### Exercise:
Count the lines of the listing below that contain the word "what", and reply with that number alone.

### Excerpted data:
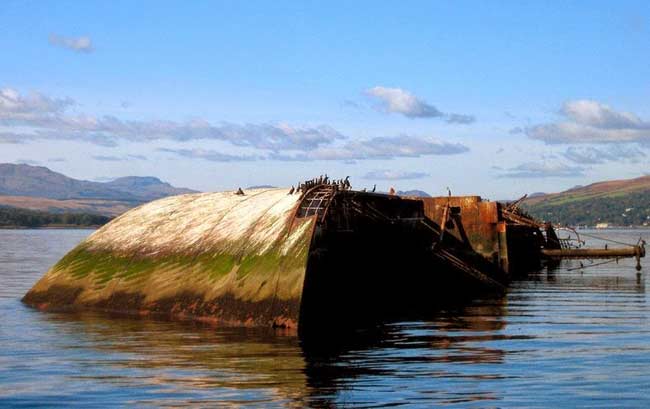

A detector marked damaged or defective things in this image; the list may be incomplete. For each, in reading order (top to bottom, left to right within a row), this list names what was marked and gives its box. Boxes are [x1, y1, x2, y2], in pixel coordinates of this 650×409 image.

corroded shipwreck [21, 177, 644, 330]
rusty metal structure [21, 176, 644, 332]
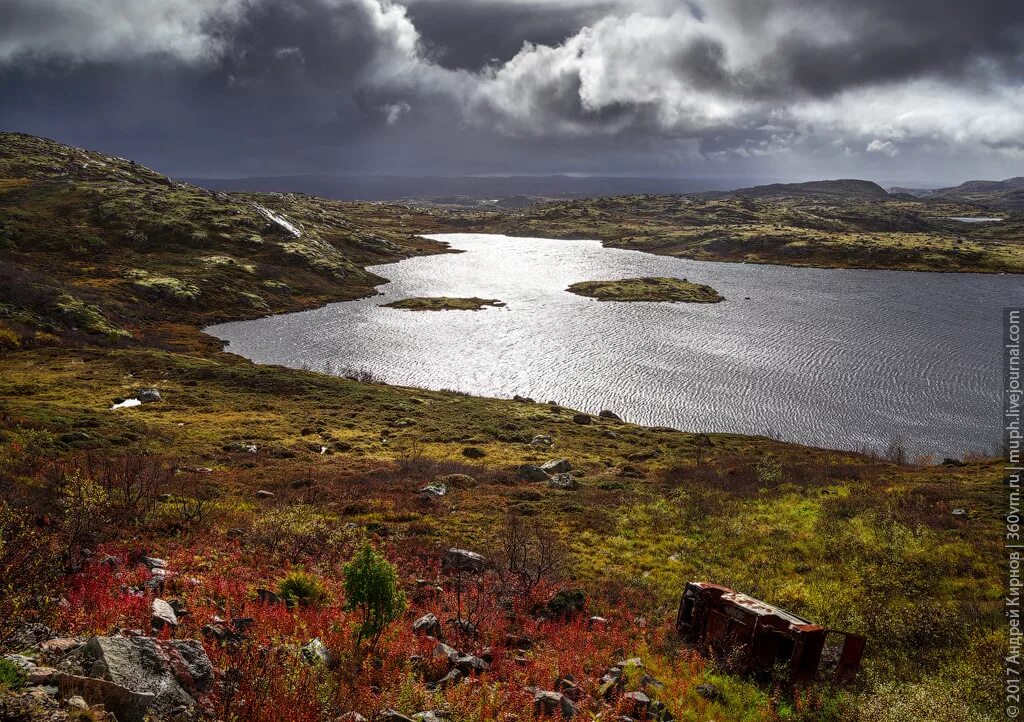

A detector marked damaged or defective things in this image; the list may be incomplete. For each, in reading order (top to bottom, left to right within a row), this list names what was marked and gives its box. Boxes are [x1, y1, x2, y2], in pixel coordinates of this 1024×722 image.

rusted vehicle wreck [679, 581, 864, 680]
overturned truck cab [679, 581, 864, 680]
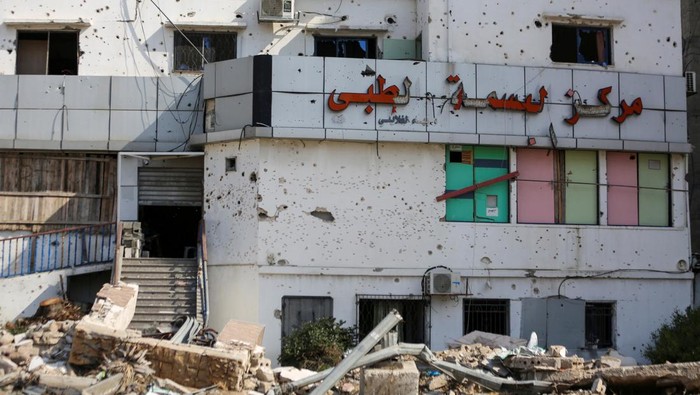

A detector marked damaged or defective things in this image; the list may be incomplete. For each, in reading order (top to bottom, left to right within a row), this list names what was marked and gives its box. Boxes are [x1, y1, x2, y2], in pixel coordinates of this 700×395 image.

broken window [16, 31, 79, 75]
broken window [175, 31, 238, 72]
broken window [314, 36, 374, 58]
broken window [548, 25, 608, 65]
broken window [448, 146, 508, 226]
broken window [516, 149, 600, 224]
broken window [604, 152, 668, 226]
broken window [280, 296, 332, 338]
broken window [358, 296, 430, 344]
broken window [464, 298, 508, 336]
broken window [584, 302, 612, 348]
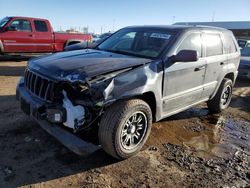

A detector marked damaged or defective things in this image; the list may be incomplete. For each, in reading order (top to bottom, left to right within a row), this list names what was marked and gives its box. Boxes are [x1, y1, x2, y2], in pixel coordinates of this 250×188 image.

### Exercise result:
4